There is no doubt about it – it has been a strange year. With the COVID-19 pandemic, many of us have been oscillating between in-person and remote learning. Since September of 2020, I have been learning remotely to keep my little brother, who is at higher risk because of his asthma, safe. I do not regret this decision: while I may have missed out on some of the typical activities of in-person learning, safety is most important and, despite how it may feel at the time, life goes on. I have enjoyed school this year greatly, despite its challenges: I feel like the pandemic has forced me to effectively deal with problems that I can’t necessarily solve, and, above all, learn to relax.
I cannot help but wonder what life must have been like in past pandemics. Around the time of the Bubonic Plague – fearfully known as the Black Death (will the people of tomorrow come up with their own moniker for COVID-19 as it attenuates?) – not many people went to school, so that wouldn’t have been an issue. But life, quite simply, stopped. There was next-to-no hope to survive the infection, considering the state of medicine at the time – in Europe, your only option was to find a butcher to bleed the demons out of you. I can’t help but think how hopeless life during Black Death must have been: people were basically holed up in their houses, simply trying to eke out another day, with no hope of a cure.

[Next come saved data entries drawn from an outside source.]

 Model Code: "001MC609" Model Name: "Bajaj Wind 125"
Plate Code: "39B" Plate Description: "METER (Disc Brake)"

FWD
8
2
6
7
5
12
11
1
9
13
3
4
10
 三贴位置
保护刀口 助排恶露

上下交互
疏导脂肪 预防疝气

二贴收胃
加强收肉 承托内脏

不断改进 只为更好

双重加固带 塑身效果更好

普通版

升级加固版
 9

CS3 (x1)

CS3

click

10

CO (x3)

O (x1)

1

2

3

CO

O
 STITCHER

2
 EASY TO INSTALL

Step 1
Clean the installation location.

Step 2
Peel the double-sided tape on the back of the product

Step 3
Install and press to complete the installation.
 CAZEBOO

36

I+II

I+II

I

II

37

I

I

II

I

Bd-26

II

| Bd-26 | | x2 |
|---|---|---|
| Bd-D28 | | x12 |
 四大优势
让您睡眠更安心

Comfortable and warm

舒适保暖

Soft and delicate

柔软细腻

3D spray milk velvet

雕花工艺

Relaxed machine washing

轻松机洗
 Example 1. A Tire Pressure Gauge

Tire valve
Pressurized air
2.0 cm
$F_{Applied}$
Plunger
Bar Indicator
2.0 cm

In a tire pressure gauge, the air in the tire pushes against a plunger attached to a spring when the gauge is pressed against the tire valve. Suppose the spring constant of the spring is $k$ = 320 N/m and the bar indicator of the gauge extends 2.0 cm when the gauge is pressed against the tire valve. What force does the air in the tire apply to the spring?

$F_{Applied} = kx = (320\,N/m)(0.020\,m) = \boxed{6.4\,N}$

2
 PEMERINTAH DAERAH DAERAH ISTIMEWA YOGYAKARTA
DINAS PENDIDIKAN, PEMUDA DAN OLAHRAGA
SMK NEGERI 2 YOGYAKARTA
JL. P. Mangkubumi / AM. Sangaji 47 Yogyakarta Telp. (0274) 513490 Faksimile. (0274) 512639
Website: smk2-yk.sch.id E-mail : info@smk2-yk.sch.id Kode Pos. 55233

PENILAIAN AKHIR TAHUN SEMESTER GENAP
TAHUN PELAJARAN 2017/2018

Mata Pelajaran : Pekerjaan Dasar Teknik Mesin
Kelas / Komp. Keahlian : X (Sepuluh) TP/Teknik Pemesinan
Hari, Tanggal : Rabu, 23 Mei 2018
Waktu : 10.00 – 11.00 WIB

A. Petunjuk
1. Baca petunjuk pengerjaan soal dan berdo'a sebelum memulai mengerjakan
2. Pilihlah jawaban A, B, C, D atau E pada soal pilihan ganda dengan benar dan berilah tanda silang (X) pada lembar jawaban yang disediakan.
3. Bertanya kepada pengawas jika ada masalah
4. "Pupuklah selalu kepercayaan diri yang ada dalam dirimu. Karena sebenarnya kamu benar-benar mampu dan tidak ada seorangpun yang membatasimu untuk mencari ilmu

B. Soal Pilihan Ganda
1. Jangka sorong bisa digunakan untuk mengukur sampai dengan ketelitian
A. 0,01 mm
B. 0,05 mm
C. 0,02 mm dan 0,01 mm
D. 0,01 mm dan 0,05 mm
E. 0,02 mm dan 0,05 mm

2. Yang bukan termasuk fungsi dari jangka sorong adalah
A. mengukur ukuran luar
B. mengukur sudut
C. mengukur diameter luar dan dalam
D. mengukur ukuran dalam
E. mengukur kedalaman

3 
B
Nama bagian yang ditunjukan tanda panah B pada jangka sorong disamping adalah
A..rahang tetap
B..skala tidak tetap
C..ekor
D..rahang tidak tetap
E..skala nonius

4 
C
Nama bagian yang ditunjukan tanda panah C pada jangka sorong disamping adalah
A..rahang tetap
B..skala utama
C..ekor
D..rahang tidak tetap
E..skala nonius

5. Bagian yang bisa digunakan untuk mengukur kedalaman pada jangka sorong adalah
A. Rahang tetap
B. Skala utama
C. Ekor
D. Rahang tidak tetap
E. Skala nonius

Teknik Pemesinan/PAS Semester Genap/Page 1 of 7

Things are different today. With the advanced state of healthcare, there is hope that we can prevent and treat COVID-19 (not cure – that’s not how it works!). As students and teachers start to get their first dose of the new COVID-19 vaccination, there is hope that the 2021-2022 school year will be a “return to normalcy.” But we must not forget to take these basic safety precautions so that we may achieve that normalcy we are so striving for: if we forget to wear our masks and wash our hands today, then we are only drawing out the pandemic tomorrow.
Above all, I would like to thank my teachers for being so supportive during these difficult times. You have worked so hard to make this a great year, and I thank you for that.